In 2014 a 51-year-old student pilot flight-planned for a dual night cross-country, only to have the instructor change the plan to another destination on the day of the proposed flight. No updates or revisions were made to the original flight plan.
The CFI and student took off at sunset in a Cessna 172S equipped with analog instruments instead of the G1000-equipped 172 that had been reserved, but was not available. They practiced a bit of pilotage and some VOR tracking, and made two or three stop-and-go landings at the airport en route. By the time they left it was completely dark, the moon still below the horizon.
The instructor had the student level off at 3,000 feet and hold a heading of 240 degrees. Knowing they were near the hills, the student asked about elevations in the area. The CFI “replied that he did not know the specific terrain elevation because the aircraft did not have the G1000.” The student further recalled that they didn’t have any paper charts open in the cockpit, though a copy of the Washington, D.C., Sectional was folded up inside his flight bag.
A glance at that sectional wouldn’t have been a bad idea. Their cruising altitude was well below the maximum elevation figures (MEF) in the area, which ranged from 3,600 to 4,400 feet. But it wouldn’t have helped with arrival planning, as their destination airport was on the adjoining Cincinnati Sectional. It sits on top of a ridge at nearly 3,800 feet above sea level—800 feet higher than the altitude at which they were flying toward it.
The CFI began a series of autopilot demonstrations, making turns at 20- and 30-degree banks and then setting up a constant-rate climb. With the airplane pitched to climb at 500 feet per minute, the student noticed its airspeed decaying and asked whether he should add power. Just after the instructor opened the throttle, the airplane crashed into a hillside 300 feet below its summit. The MEF in that quadrant was 5,100 feet. The instructor was killed; his student survived and was rescued the next afternoon. Their decision not to file a flight plan meant that the airplane was not reported missing until morning, and searchers didn’t know its route. Moreover, air traffic control failed to follow up on several reports of the Cessna’s ELT transmission.
The official record of the accident investigation offers no insight into the reasons for the instructor’s uncharacteristic behavior. In retrospect, it seems plain that his mind wasn’t on his work that evening: The abrupt change of destination without fresh flight planning and his failure to add power for an autopilot climb both suggest some deep distraction whose cause was never elucidated. He probably should have cancelled the lesson, but he didn’t.

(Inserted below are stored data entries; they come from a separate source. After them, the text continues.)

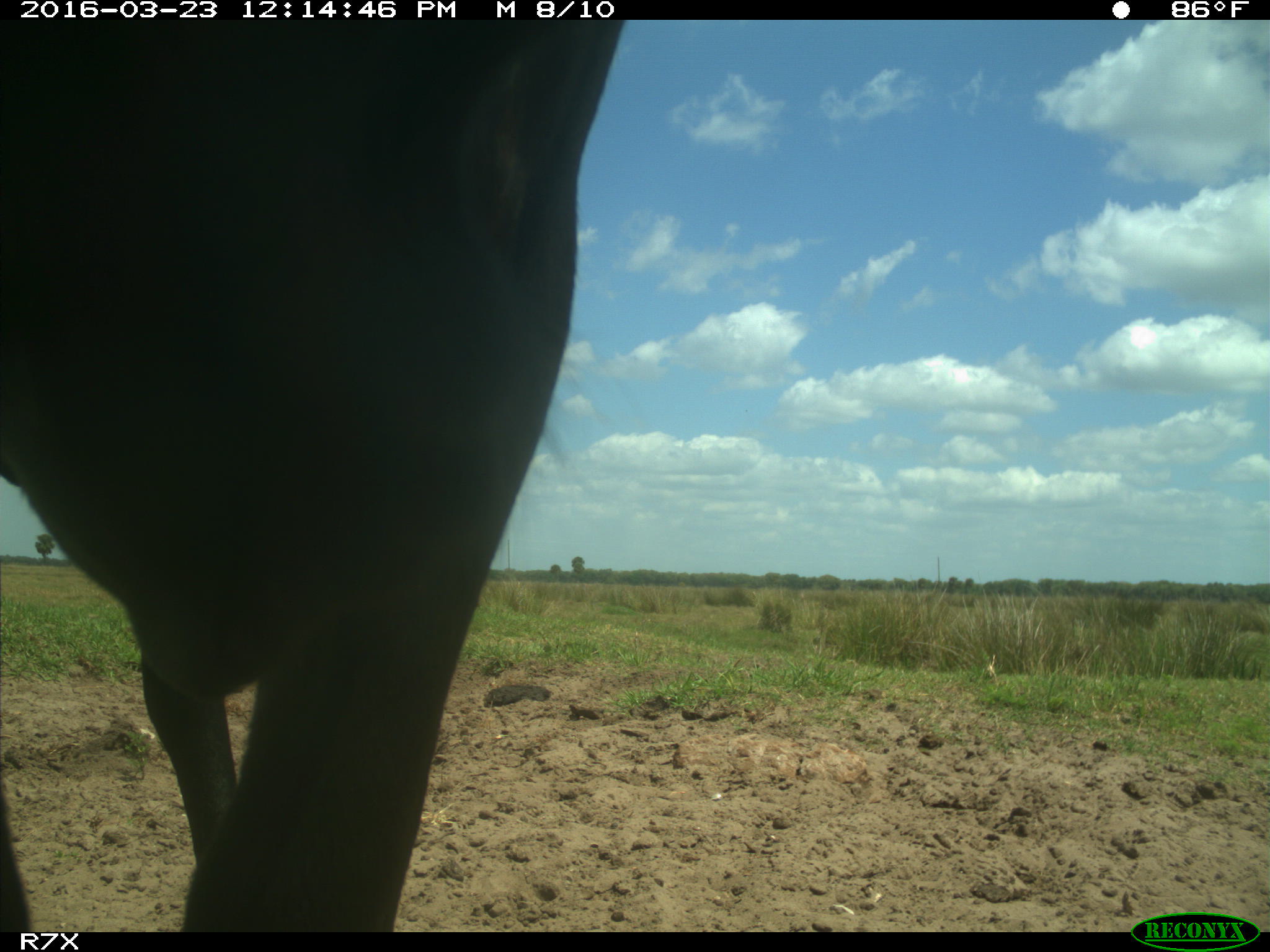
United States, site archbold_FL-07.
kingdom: Animalia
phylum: Chordata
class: Mammalia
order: Artiodactyla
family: Bovidae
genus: Bos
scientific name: Bos taurus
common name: domestic cow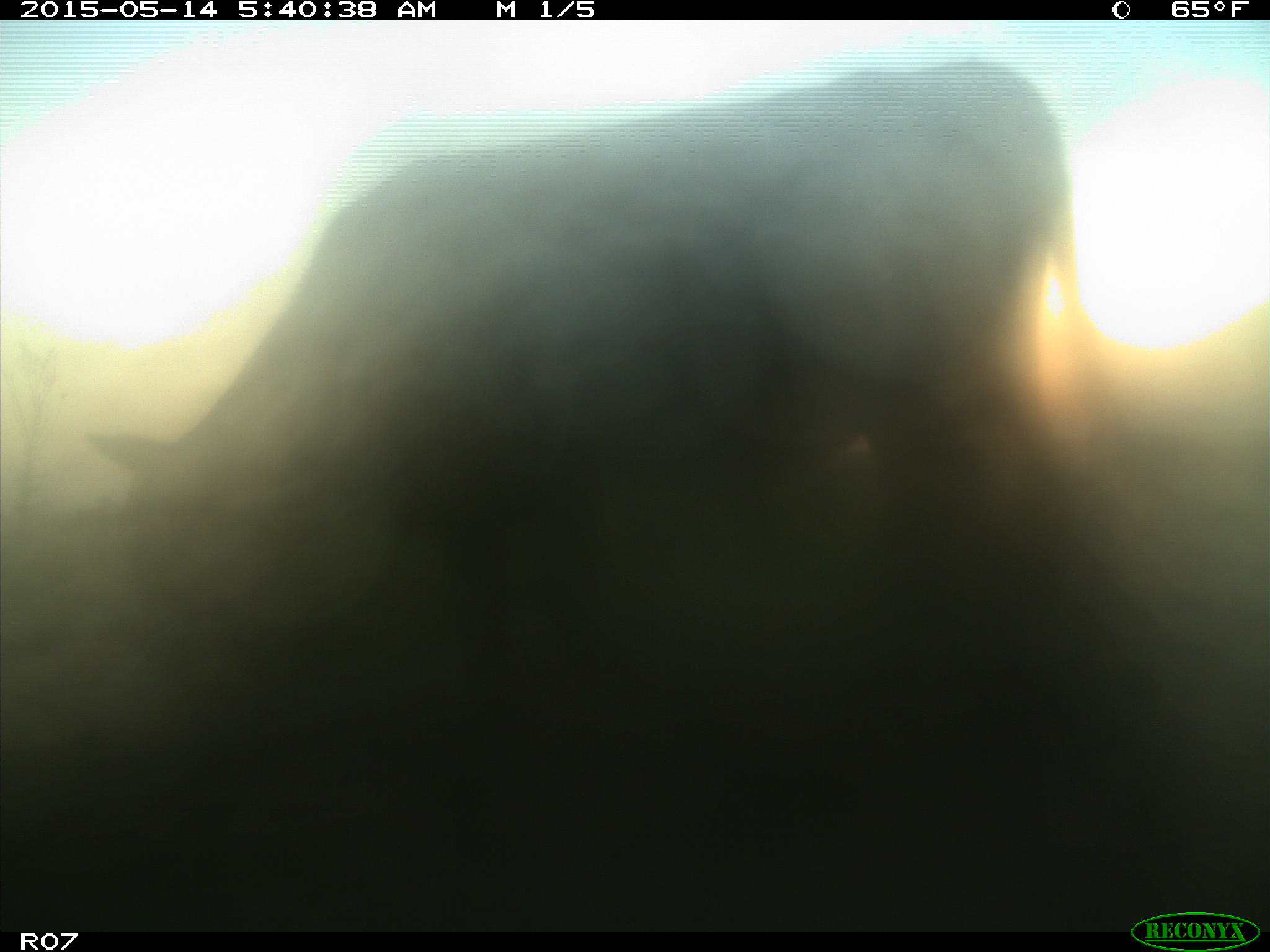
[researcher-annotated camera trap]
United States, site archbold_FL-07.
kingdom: Animalia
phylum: Chordata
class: Mammalia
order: Artiodactyla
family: Bovidae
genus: Bos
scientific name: Bos taurus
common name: domestic cow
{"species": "Bos taurus (domestic cow)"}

Answers are easier for those of us pondering how to guard against this type of single-point failure, however. Requiring all cross-country flights to operate on active flight plans at least guarantees that search-and-rescue will know where to look and when to start if an aircraft never arrives—and the briefing that accompanied the filing might have pointed out an en route altitude of 3,000 feet wasn’t going to reach an airport situated at 3,800.
David Jack Kenny is manager of safety analysis for the AOPA Air Safety Institute.